Bariatric surgery - procedures that target the stomach and intestines for weight loss - is another option for obese women with PMOS. A small study of 17 women with PCOS revealed that a vast majority improved upon undergoing either biliopancreatic diversion or laparoscopic bypass. Additionally, other metabolic parameters - including insulin sensitivity and blood pressure - also improved in these women.

=== Male ===
Obesity in males leads to negative repercussions in fertility, sperm function, and overall health of the offspring. Fortunately, the effects of obesity on male fertility can be reversed, with either weight loss or testosterone therapy.

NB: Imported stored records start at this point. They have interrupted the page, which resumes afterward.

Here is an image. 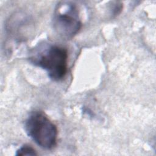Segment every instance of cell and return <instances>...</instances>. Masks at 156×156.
<instances>
[{
  "label": "cell",
  "instance_id": "6da1fadb",
  "mask_svg": "<svg viewBox=\"0 0 156 156\" xmlns=\"http://www.w3.org/2000/svg\"><path fill=\"white\" fill-rule=\"evenodd\" d=\"M24 129L27 135L42 149L51 150L57 145V126L43 112H31L25 121Z\"/></svg>",
  "mask_w": 156,
  "mask_h": 156
},
{
  "label": "cell",
  "instance_id": "7a4b0ae2",
  "mask_svg": "<svg viewBox=\"0 0 156 156\" xmlns=\"http://www.w3.org/2000/svg\"><path fill=\"white\" fill-rule=\"evenodd\" d=\"M68 58L66 48L57 44H51L29 59L33 64L44 69L51 79L60 81L63 79L67 73Z\"/></svg>",
  "mask_w": 156,
  "mask_h": 156
},
{
  "label": "cell",
  "instance_id": "3957f363",
  "mask_svg": "<svg viewBox=\"0 0 156 156\" xmlns=\"http://www.w3.org/2000/svg\"><path fill=\"white\" fill-rule=\"evenodd\" d=\"M52 24L54 29L61 37L65 39L74 37L82 27L76 4L70 1L58 2L54 10Z\"/></svg>",
  "mask_w": 156,
  "mask_h": 156
},
{
  "label": "cell",
  "instance_id": "277c9868",
  "mask_svg": "<svg viewBox=\"0 0 156 156\" xmlns=\"http://www.w3.org/2000/svg\"><path fill=\"white\" fill-rule=\"evenodd\" d=\"M16 155H37V153L35 150L30 146L24 144L19 148L16 152Z\"/></svg>",
  "mask_w": 156,
  "mask_h": 156
}]
</instances>
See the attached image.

Losing weight has been shown to yield numerous beneficial results; doing so can alter misaligned BMI statuses, and can correct metabolic disturbances associated with increased weight, ultimately decreasing the amount of oxidative stress and DNA damage. There is currently limited evidence for the effect of weight loss on semen-associated factors. Weight loss can be achieved through lifestyle modifications, which include options like a reduced caloric diet, regular exercise, and quitting smoking. In a randomized control trial of obese men, it was observed that increased physical activity and reduced caloric intake led to improvement in erectile dysfunction.

Bariatric surgery is another option to improve sexual function in overweight men. In a randomized trial, bariatric surgery reduced BMI significantly more than lifestyle modifications, and ultimately led to a reversal in both erectile dysfunction and hypogonadism.

Testosterone therapy may improve hormone imbalances and treat erectile dysfunction. While nearly two-thirds of urologists indicated that they used empirical testosterone therapy for idiopathic male infertility, the efficacy of these agents remains controversial, with particular concerns about the cardiovascular safety profile. Aromatase inhibitors - such as Letrozole - can be used in place of testosterone to overcome reduced testosterone levels commonly found in obese men. However, aromatase inhibitors are not without their own risks as well; there are concerns surrounding long-term aromatase inhibitor therapy due to its effect on bone health.

== Animals ==

=== Cattle ===
It is common practise for body condition scoring to be used in domesticated animals to assess the fatness of an animal and is often used by vets and livestock handlers to determine whether the animal need more or less energy. Both a low and a high score can reduce an animal's fertility.

Cattle that are over-conditioned are also more insulin resistant compared to their leaner counterparts. As demonstrated in mice, insulin resistance is a factor in poor fertility as it has an effect on oocyte development. This in turn means that less oocytes are suitable for fertilisation and fertility is impaired.

Another reason for decrease in fertility is to do with leptin. Leptin is a hormone which production is increased in obese animals. In cows, leptin can inhibit thecal cells from producing adrostenediol and progesterone. Androstenediol is important in fertility as it is the precursor to oestrogen. Without oestrogen production, the balance of hormones is affected and there is no LH surge which is required for ovulation.

=== Domestic Fowl ===
Domestic fowl has previously been researched on and it was found that by over feeding but not force feeding the male birds, there was no effect on fertility. However, more recently a study has shown that obesity induced by force feeding can affect the number of spermatozoa and their motility in the male birds. It was also found that in two of the three birds, there was a decrease in testosterone and an increase in LH which suggests the pathway of why there might be reduced spermatozoa.